Assalam u Alaikum mera naam Afrah hai. Hi everybody! I’m Afrah.
Welcome to UrduPod101.com’s “3 minat mein Urdu”. The fastest, easiest, and most fun way to learn Urdu.
In the last lesson, we learned the numbers from one to ten. Do you remember them? Just in case you have forgotten, I'll tell you again:
aik, Dou, Teen, chaar, panch, chay, saaT, aath, naw, Das.
And now let’s continue from eleven.
[slowly] gayarah
[slowly] barah
[slowly] Tairah
[slowly] chodah
[slowly] panDrah
[slowly] soolah
[slowly] saTrah
[slowly] atharah
[slowly] unnees
Urdu numbers from 1 to 100 are quite irregular with no definite pattern. So the only way to learn them is to memorize them. It might seem daunting at first, but you’ll soon recognize a rough pattern.
Now, here are the rest of the tens!
[slowly] bees
(slowly) Tees
(slowly) chalis
(slowly) pachas
(slowly) saath
(slowly) saTTar
(slowly) assi
(slowly) nave
While you have to memorize many of the numbers, there is a trick that will make memorizing them easy!

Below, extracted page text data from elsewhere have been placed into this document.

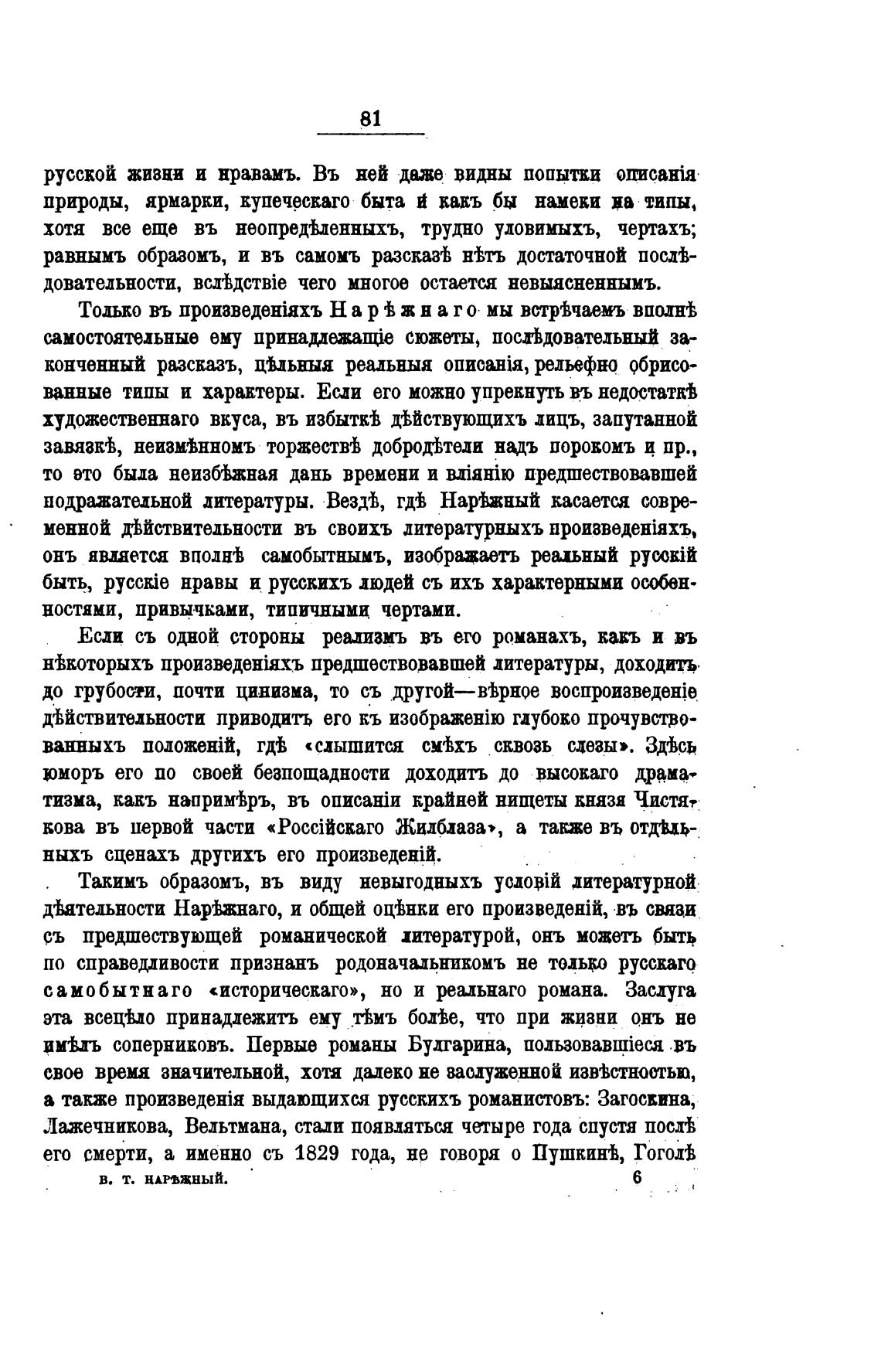 81

русской жизни и нравамъ. Въ ней даже видны попытки описанія природы, ярмарки, купеческаго быта и какъ бы намеки на типы, хотя все еще въ неопредѣленныхъ, трудно уловимыхъ, чертахъ; равнымъ образомъ, и въ самомъ разсказѣ нѣтъ достаточной послѣдовательности, вслѣдствіе чего многое остается невыясненнымъ.

Только въ произведеніяхъ Нарѣжнаго мы встрѣчаемъ вполнѣ самостоятельные ему принадлежащіе сюжеты, послѣдовательный законченный разсказъ, цѣльныя реальныя описанія, рельефно обрисованные типы и характеры. Если его можно упрекнуть въ недостаткѣ художественнаго вкуса, въ избыткѣ дѣйствующихъ лицъ, запутанной завязкѣ, неизмѣнномъ торжествѣ добродѣтели надъ порокомъ и пр., то это была неизбѣжная дань времени и вліянію предшествовавшей подражательной литературы. Вездѣ, гдѣ Нарѣжный касается современной дѣйствительности въ своихъ литературныхъ произведеніяхъ, онъ является вполнѣ самобытнымъ, изображаетъ реальный русскій бытъ, русскіе нравы и русскихъ людей съ ихъ характерными особенностями, привычками, типичными чертами.

Если съ одной стороны реализмъ въ его романахъ, какъ и въ нѣкоторыхъ произведеніяхъ предшествовавшей литературы, доходитъ до грубости, почти цинизма, то съ другой—вѣрное воспроизведеніе дѣйствительности приводитъ его къ изображенію глубоко прочувствованныхъ положеній, гдѣ «слышится смѣхъ сквозь слезы». Здѣсь юморъ его по своей безпощадности доходитъ до высокаго драматизма, какъ напримѣръ, въ описаніи крайней нищеты князя Чистякова въ первой части «Россійскаго Жилблаза», а также въ отдѣльныхъ сценахъ другихъ его произведеній.

Такимъ образомъ, въ виду невыгодныхъ условій литературной дѣятельности Нарѣжнаго, и общей оцѣнки его произведеній, въ связи съ предшествующей романической литературой, онъ можетъ быть по справедливости признанъ родоначальникомъ не только русскаго самобытнаго «историческаго», но и реальнаго романа. Заслуга эта всецѣло принадлежитъ ему тѣмъ болѣе, что при жизни онъ не имѣлъ соперниковъ. Первые романы Булгарина, пользовавшіеся въ свое время значительной, хотя далеко не заслуженной извѣстностью, а также произведенія выдающихся русскихъ романистовъ: Загоскина, Лажечникова, Вельтмана, стали появляться четыре года спустя послѣ его смерти, а именно съ 1829 года, не говоря о Пушкинѣ, Гоголѣ

В. Т. НАРѢЖНЫЙ. 6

Notice that “thirty” is tees and “forty” is
chalis. Do you remember what “three” and “four” are in Urdu? Well, let me remind you. “Three” is teen and “four” is char. As you can see, the sound tee of teen which is “three” is used in Tees or “thirty”.
[slowly] Teen
[slowly] Tees
Similarly, the sound cha in chaar which is “four” is used in chalis or “forty”.
[slowly] chaar
[slowly] chalis
Do you see other similarities? “Five” in Urdu is panch, while “fifty” is pachas. The common sound is pa.

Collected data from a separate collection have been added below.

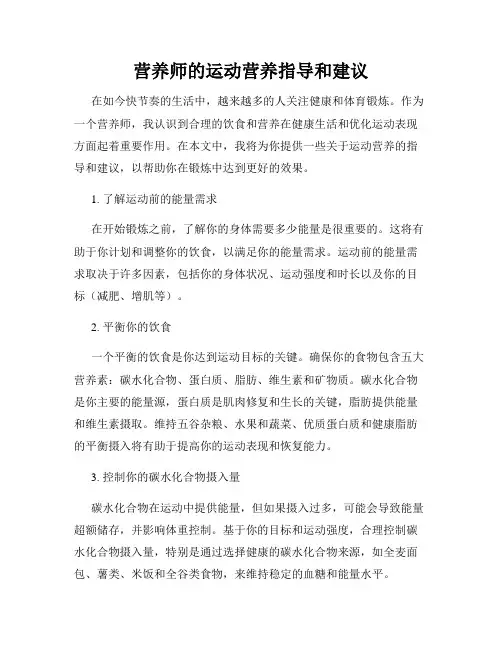 营养师的运动营养指导和建议

在如今快节奏的生活中，越来越多的人关注健康和体育锻炼。作为一个营养师，我认识到合理的饮食和营养在健康生活和优化运动表现方面起着重要作用。在本文中，我将为你提供一些关于运动营养的指导和建议，以帮助你在锻炼中达到更好的效果。

1. 了解运动前的能量需求

在开始锻炼之前，了解你的身体需要多少能量是很重要的。这将有助于你计划和调整你的饮食，以满足你的能量需求。运动前的能量需求取决于许多因素，包括你的身体状况、运动强度和时长以及你的目标（减肥、增肌等）。

2. 平衡你的饮食

一个平衡的饮食是你达到运动目标的关键。确保你的食物包含五大营养素：碳水化合物、蛋白质、脂肪、维生素和矿物质。碳水化合物是你主要的能量源，蛋白质是肌肉修复和生长的关键，脂肪提供能量和维生素摄取。维持五谷杂粮、水果和蔬菜、优质蛋白质和健康脂肪的平衡摄入将有助于提高你的运动表现和恢复能力。

3. 控制你的碳水化合物摄入量

碳水化合物在运动中提供能量，但如果摄入过多，可能会导致能量超额储存，并影响体重控制。基于你的目标和运动强度，合理控制碳水化合物摄入量，特别是通过选择健康的碳水化合物来源，如全麦面包、薯类、米饭和全谷类食物，来维持稳定的血糖和能量水平。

Unfortunately, this doesn’t apply to all numbers. “Sixty” in Urdu is sath while “six” is chah. As you can see, there is no common sound.

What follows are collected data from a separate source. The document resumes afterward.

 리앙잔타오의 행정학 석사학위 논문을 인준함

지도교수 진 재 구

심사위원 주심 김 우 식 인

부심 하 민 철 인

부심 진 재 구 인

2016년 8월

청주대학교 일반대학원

The last thing to learn in this lesson is how to form compound numbers above twenty. You already know that the number patterns in Urdu are quite irregular. So, you might be wondering if you have to memorize each and every compound number. The answer is, yes, you do. However, we’re going to make your life a bit easier with this brilliant tip!
For any number between 20 and 99, you’ll say a variation of the numbers 1-9, followed by the tens. Let’s try it out!
How would you say “thirty-four” in Urdu?
You first say a variation of four followed by a variation of thirty. So, “thirty-four” is literally read as “four - thirty” which is chaunTis. Here, chaun is a variation of the number 4 or char and Tees is a variation of 30.
[slowly] chaun-Tees
“Sixty one” is iksath which is literally read as one- sixty. ik is a variation of ek for 1, while sath is a variation of saath for 60.
[slowly] ik-sath
Let’s look at one more number, “ninety-five”. In Urdu, it is pachanave which is literally read as five-ninety. Pacha is a variation of panch for “five” and nabe is a variation of nabbe for “ninety.”
[slowly] pachanave
Now it’s time for Afrah’s Advice.
Did you get until number 99? Here is another number you might want to know: sau
(slowly) sau
That’s one hundred in Urdu.
Congratulations! Now, you’re able to count to a hundred in Urdu!
In the next lesson we are going to put your number knowledge to use! Do you have all the skills you need to go shopping in Pakistan? If not, I'll be waiting for you in our next “3 minat mein Urdu” lesson. Phir milenge!